Tarefa do exercício 1:
Responda com base no trecho:
(a) De que o texto é adaptação?
(b) Em que número de "Catolicismo" e em que mês e ano saiu a primeira edição de "Revolução e Contra-Revolução"?
(c) A quem o trecho atribui "Jesu dulcis memoria"?

O presente texto é adaptação de transcrição de gravação de conferência do Prof. Plinio Corrêa de Oliveira a sócios e cooperadores da TFP, mantendo portanto o estilo verbal, e não foi revisto pelo autor.

Se o Prof. Plinio Corrêa de Oliveira estivesse entre nós, certamente pediria que se colocasse explícita menção a sua filial disposição de retificar qualquer discrepância em relação ao Magistério da Igreja. É o que fazemos aqui constar, com suas próprias palavras, como homenagem a tão belo e constante estado de espírito:

“Católico apostólico romano, o autor deste texto  se submete com filial ardor ao ensinamento tradicional da Santa Igreja. Se, no entanto,  por lapso, algo nele ocorra que não esteja conforme àquele ensinamento, desde já e categoricamente o rejeita”.

As palavras "Revolução" e "Contra-Revolução", são aqui empregadas no sentido que lhes dá o Prof. Plínio Corrêa de Oliveira em seu livro "Revolução e Contra-Revolução", cuja primeira edição foi publicada no Nº 100 de "Catolicismo", em abril de 1959.

 

Jesu dulcis memoria (São Bernardo de Claraval)

[Registros de dados armazenados]
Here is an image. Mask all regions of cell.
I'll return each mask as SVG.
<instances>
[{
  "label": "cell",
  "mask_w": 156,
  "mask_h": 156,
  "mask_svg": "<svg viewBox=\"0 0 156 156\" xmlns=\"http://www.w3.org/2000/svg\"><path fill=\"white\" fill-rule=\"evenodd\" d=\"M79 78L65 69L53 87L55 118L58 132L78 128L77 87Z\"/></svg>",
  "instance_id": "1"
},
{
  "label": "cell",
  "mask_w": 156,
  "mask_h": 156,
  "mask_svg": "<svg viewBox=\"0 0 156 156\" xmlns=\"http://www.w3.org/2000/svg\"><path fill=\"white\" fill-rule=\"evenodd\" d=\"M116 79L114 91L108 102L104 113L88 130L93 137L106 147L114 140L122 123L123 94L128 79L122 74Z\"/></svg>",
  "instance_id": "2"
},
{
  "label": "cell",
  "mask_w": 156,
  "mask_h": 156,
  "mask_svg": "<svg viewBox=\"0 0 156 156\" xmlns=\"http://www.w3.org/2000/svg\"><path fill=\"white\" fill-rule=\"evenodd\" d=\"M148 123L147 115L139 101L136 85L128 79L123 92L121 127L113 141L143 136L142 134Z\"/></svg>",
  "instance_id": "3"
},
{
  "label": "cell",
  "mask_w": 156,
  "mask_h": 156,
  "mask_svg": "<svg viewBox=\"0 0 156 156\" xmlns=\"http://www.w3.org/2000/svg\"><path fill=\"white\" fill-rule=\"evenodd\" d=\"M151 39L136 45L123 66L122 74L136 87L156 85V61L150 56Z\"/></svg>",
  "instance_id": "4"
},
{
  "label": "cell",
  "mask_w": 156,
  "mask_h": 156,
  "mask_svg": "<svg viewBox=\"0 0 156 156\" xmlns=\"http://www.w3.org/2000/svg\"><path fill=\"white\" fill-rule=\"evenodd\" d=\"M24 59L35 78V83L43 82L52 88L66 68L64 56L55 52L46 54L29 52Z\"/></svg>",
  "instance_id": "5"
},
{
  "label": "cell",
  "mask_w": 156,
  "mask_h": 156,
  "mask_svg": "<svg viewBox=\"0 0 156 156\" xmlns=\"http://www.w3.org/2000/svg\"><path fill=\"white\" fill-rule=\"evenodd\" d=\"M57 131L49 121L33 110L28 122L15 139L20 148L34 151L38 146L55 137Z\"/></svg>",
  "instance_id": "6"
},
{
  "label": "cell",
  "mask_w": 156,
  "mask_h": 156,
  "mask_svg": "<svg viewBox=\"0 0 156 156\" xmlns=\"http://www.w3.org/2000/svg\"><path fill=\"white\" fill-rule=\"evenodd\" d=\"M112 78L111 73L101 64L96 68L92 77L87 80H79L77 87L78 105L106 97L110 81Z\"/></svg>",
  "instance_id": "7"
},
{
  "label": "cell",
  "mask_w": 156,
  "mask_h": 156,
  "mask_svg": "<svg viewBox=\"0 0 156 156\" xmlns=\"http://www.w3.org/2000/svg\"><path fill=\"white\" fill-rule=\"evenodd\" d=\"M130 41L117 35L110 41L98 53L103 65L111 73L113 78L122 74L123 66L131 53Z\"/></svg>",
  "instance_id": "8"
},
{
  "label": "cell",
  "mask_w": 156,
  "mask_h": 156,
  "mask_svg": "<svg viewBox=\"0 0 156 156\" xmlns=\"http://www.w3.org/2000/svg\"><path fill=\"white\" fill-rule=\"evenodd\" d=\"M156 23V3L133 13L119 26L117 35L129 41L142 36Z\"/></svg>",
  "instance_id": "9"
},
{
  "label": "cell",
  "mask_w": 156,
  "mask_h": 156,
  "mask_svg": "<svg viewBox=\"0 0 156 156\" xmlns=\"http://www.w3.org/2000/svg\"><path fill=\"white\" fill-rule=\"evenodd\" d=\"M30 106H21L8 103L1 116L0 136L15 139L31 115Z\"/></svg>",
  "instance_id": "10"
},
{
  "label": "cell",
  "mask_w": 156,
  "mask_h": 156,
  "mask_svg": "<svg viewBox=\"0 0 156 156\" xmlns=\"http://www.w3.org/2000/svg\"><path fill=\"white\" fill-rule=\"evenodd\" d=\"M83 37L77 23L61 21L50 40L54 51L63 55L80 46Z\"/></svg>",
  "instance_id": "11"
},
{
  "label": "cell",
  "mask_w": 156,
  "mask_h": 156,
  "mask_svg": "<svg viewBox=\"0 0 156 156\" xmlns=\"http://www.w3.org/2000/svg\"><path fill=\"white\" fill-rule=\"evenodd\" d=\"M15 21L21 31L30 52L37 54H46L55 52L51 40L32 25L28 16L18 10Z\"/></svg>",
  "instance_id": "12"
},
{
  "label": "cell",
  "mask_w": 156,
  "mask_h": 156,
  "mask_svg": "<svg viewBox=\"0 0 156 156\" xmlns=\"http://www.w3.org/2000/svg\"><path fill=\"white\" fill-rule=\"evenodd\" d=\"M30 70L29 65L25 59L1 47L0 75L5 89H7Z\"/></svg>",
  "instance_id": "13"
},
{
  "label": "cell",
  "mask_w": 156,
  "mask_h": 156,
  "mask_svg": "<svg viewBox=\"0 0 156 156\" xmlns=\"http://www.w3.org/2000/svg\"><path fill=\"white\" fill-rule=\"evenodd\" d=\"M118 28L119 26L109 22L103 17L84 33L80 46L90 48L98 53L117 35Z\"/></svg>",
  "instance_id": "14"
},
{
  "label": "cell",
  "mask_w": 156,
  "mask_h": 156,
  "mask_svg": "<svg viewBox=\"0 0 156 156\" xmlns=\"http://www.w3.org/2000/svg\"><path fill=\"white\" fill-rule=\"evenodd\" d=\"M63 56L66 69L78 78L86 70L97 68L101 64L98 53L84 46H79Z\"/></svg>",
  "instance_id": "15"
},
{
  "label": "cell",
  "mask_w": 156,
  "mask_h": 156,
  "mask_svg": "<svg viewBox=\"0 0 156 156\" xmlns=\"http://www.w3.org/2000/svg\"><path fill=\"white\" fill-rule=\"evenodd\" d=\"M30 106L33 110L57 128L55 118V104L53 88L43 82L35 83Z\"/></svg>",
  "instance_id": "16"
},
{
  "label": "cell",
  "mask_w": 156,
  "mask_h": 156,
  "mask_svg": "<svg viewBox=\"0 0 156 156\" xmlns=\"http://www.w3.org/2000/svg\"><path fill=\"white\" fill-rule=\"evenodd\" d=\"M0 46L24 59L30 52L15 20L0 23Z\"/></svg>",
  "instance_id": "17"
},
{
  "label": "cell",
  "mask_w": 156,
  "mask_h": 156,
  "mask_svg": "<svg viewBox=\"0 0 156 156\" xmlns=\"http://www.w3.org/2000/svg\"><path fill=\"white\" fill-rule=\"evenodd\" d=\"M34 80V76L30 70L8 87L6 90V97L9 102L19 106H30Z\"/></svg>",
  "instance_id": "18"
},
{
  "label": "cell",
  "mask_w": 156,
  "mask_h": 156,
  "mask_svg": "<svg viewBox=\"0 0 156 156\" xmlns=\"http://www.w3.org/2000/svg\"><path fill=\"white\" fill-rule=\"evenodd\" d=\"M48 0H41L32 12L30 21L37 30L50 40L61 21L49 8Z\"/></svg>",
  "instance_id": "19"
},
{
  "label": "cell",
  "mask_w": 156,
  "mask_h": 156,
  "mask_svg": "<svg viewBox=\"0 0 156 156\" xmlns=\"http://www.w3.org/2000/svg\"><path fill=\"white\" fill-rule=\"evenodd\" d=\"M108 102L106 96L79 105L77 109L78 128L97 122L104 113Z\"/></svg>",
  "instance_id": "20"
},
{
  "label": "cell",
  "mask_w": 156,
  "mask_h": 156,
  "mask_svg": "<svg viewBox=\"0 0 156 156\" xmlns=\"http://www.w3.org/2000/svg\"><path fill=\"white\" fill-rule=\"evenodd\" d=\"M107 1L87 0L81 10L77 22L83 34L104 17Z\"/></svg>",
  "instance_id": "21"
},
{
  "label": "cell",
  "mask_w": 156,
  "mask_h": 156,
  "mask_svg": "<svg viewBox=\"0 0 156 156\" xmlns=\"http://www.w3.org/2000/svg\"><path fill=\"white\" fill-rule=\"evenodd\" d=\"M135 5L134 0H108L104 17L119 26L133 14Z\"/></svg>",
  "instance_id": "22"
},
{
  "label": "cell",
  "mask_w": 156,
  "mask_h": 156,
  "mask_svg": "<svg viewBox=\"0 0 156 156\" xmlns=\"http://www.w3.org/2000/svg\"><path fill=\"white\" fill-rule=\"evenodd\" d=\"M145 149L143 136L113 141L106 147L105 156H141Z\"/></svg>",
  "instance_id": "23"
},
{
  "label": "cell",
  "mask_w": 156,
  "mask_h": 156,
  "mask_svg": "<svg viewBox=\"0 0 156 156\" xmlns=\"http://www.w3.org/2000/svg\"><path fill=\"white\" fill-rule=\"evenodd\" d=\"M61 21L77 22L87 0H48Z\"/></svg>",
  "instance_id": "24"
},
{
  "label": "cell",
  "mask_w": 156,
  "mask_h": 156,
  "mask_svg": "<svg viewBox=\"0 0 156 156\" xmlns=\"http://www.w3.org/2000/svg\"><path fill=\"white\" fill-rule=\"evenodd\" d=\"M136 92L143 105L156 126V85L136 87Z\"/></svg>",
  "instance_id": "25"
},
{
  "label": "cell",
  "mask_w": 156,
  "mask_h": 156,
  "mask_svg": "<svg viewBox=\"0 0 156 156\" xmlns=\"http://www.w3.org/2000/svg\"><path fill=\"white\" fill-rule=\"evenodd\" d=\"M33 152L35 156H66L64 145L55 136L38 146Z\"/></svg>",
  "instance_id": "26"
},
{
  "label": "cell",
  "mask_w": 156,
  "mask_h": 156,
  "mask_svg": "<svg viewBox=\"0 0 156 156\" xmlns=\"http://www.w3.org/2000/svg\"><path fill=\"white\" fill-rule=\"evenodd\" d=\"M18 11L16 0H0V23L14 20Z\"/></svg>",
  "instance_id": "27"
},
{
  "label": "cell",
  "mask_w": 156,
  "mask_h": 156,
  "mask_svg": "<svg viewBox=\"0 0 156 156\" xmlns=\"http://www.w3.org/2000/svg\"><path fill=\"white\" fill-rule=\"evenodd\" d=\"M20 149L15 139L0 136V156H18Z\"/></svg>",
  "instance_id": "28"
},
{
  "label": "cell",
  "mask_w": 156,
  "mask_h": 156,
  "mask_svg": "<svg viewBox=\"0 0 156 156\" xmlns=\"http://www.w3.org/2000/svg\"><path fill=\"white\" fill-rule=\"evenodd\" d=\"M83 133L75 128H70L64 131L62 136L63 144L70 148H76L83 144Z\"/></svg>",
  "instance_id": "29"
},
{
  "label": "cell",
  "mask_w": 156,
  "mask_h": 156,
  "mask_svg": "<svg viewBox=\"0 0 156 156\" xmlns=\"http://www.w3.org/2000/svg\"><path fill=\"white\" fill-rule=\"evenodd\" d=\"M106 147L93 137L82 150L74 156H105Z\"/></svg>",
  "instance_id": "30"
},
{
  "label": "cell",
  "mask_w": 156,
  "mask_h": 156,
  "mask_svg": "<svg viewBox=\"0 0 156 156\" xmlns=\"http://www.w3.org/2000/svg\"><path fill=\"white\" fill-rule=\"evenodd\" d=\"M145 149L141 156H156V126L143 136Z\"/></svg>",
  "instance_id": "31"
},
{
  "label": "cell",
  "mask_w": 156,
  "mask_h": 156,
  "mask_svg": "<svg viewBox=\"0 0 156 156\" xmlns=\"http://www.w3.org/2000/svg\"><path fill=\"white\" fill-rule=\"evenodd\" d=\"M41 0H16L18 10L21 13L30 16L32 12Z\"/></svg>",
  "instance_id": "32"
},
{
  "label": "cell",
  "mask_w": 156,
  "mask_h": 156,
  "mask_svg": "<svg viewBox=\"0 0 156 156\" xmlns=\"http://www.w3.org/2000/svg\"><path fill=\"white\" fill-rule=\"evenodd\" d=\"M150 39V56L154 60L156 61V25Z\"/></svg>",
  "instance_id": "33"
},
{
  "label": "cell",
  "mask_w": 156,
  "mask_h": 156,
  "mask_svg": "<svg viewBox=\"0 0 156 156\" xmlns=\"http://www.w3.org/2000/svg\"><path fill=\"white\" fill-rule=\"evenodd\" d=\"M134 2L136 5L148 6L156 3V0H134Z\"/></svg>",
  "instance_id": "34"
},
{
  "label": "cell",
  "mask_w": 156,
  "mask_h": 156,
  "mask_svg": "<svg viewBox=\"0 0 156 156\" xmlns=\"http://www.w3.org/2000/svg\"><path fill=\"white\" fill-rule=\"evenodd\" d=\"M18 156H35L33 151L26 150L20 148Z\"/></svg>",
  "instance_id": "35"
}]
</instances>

Tarefa do exercício 2: Reescreva os registros desde o início até a linha que contém "123L147 115L139 101L136", inclusive, trocando "mask_w" por "mask_width" e mantendo todo o resto igual. Devolva somente essas linhas.

Resposta final 1:
(a) De transcrição de gravação de conferência do Prof. Plinio Corrêa de Oliveira a sócios e cooperadores da TFP.
(b) No Nº 100, em abril de 1959.
(c) A São Bernardo de Claraval.

Resposta final 2:
Here is an image. Mask all regions of cell.
I'll return each mask as SVG.
<instances>
[{
  "label": "cell",
  "mask_width": 156,
  "mask_h": 156,
  "mask_svg": "<svg viewBox=\"0 0 156 156\" xmlns=\"http://www.w3.org/2000/svg\"><path fill=\"white\" fill-rule=\"evenodd\" d=\"M79 78L65 69L53 87L55 118L58 132L78 128L77 87Z\"/></svg>",
  "instance_id": "1"
},
{
  "label": "cell",
  "mask_width": 156,
  "mask_h": 156,
  "mask_svg": "<svg viewBox=\"0 0 156 156\" xmlns=\"http://www.w3.org/2000/svg\"><path fill=\"white\" fill-rule=\"evenodd\" d=\"M116 79L114 91L108 102L104 113L88 130L93 137L106 147L114 140L122 123L123 94L128 79L122 74Z\"/></svg>",
  "instance_id": "2"
},
{
  "label": "cell",
  "mask_width": 156,
  "mask_h": 156,
  "mask_svg": "<svg viewBox=\"0 0 156 156\" xmlns=\"http://www.w3.org/2000/svg\"><path fill=\"white\" fill-rule=\"evenodd\" d=\"M148 123L147 115L139 101L136 85L128 79L123 92L121 127L113 141L143 136L142 134Z\"/></svg>",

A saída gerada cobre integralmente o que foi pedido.